### EXCERPT
• • • • •

Published online by Cambridge University Press:  16 January 2014

Extract

Thomas Bilson, in the eyes of his contemporaries, soared like a Jewel or a Hooker above his fellow writers; unlike Jewel or Hooker his fame has not endured. He seems at first sight to be another writer with a tiny talent, overpraised in his lifetime. If this were all that there was to Bilson, then better to leave him to “such as delight in things obsolete and antique” (as an unsentimental critic said of a later, more prolix, writer).

• • • • •

### GIVEN REQUEST
Resume the extract about Thomas Bilson, carrying it on from its final sentence.

• • • • •

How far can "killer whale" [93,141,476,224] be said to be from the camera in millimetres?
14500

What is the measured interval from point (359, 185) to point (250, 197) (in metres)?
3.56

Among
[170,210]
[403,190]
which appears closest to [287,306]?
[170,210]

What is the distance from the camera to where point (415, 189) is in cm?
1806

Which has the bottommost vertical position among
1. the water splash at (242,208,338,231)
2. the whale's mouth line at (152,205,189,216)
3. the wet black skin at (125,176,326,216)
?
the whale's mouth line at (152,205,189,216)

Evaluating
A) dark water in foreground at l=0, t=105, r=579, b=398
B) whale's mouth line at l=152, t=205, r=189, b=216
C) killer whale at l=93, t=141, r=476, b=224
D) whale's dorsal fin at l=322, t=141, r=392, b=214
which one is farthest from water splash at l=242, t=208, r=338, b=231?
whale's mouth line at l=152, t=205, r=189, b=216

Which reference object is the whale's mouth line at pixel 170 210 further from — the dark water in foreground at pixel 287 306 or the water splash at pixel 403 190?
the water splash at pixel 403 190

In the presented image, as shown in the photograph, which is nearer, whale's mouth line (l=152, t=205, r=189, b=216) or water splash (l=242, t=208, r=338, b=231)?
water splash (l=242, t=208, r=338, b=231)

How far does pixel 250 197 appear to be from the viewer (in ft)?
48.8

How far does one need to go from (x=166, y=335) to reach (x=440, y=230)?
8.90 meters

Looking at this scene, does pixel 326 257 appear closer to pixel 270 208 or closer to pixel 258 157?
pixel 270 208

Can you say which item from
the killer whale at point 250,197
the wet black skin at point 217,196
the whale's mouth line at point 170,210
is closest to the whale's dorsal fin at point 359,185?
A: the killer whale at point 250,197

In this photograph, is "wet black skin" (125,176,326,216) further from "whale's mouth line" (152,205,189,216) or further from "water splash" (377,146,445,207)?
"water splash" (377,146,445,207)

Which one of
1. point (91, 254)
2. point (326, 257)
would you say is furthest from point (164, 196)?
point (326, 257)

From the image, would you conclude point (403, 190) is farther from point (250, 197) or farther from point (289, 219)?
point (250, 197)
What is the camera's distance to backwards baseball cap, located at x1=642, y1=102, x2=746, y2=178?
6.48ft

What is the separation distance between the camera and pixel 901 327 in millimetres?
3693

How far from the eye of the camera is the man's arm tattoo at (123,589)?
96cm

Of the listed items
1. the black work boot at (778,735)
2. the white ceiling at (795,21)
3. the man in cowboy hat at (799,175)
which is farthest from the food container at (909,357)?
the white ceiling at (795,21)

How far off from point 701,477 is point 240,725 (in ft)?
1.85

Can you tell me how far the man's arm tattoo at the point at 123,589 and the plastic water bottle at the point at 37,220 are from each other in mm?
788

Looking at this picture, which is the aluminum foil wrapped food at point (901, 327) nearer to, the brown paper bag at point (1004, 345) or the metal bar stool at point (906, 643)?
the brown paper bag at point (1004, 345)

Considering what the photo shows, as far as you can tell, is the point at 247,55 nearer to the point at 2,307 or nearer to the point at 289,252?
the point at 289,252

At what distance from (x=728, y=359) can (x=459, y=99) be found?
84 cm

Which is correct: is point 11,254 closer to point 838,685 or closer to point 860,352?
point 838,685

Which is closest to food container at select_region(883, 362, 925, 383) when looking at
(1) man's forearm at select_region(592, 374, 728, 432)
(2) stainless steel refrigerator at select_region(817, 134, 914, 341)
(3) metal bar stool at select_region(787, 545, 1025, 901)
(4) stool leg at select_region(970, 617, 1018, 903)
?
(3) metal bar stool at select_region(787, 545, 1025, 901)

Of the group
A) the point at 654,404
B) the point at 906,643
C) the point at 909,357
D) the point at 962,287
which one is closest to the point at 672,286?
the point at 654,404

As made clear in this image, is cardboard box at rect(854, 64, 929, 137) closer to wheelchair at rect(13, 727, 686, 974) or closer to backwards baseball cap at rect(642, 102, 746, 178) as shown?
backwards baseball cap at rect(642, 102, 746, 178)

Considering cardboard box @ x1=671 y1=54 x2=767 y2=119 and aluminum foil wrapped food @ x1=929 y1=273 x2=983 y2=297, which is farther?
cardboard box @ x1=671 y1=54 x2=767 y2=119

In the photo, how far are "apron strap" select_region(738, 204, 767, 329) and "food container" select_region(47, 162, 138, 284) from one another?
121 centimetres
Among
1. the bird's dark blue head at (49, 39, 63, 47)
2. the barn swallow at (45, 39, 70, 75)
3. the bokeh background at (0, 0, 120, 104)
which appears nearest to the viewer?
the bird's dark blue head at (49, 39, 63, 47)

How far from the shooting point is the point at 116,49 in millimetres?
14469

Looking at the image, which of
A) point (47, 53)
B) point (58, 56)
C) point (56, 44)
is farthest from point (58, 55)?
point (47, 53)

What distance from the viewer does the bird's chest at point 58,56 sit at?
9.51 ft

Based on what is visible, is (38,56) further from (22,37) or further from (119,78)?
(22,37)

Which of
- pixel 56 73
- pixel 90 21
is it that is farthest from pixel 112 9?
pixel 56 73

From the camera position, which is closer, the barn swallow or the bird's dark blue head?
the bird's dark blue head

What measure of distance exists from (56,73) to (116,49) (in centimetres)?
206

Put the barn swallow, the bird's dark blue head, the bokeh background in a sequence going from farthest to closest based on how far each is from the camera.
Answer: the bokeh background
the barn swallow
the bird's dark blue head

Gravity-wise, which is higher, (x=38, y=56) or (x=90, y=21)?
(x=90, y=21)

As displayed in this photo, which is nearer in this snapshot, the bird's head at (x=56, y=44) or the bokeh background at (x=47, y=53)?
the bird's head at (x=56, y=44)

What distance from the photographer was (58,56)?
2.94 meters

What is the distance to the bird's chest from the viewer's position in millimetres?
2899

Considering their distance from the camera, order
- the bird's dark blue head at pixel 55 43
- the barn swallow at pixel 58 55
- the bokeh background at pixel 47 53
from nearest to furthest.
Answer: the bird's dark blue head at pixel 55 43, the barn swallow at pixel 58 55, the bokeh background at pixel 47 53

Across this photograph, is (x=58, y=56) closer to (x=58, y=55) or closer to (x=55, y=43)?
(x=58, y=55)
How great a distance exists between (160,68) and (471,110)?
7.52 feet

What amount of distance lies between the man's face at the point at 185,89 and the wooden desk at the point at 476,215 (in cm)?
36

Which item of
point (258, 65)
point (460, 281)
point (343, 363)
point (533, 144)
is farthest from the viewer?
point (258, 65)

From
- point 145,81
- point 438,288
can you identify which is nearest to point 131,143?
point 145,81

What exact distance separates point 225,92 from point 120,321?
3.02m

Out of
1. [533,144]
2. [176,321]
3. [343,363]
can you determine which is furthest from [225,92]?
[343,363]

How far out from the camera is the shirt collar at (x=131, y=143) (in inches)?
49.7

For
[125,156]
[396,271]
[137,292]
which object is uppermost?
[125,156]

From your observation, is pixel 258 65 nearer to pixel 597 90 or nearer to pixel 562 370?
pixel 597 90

• • • • •

### EXERCISE ANSWER
Yet there are curiosities about the rise and fall of Thomas Bilson. He was born in 1547, became Bishop of Winchester in 1597, and died in 1616. He is a shadowy figure, whose fame rests principally on two works: The True Difference Betweene Christian Subjection and Unchristian Rebellion (1585); The Perpetual Government of Christes Church (1593). If one were to plot a graph of his public reputation, it would show a steady rise after his death, reaching a peak as late as the 1640s, and then followed by a precipitous decline. Now this is not what common sense would have led us to expect. If he had been merely an overvalued mediocrity, one would have expected a redress of the critical balance to follow close on his death. Neither the length of time taken up by the rise nor the abruptness of the fall could have been anticipated. It is true that Bilson lacked the stamina for enduring greatness, but he was not exactly shortwinded either.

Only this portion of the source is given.